(Excerpt from a dataset)
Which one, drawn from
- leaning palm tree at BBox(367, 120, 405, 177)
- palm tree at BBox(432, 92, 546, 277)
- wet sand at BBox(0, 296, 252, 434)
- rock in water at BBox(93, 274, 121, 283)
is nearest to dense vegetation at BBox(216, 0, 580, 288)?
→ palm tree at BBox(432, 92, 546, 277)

:: INSTRUCTIONS FOR THE TASK ::
Edit all of the lines above by replacing "wet sand" with "dry sand" wherever it occurs, keeping everything else the same.

:: THE RESULT ::
Which one, drawn from
- leaning palm tree at BBox(367, 120, 405, 177)
- palm tree at BBox(432, 92, 546, 277)
- dry sand at BBox(0, 296, 252, 434)
- rock in water at BBox(93, 274, 121, 283)
is nearest to dense vegetation at BBox(216, 0, 580, 288)?
→ palm tree at BBox(432, 92, 546, 277)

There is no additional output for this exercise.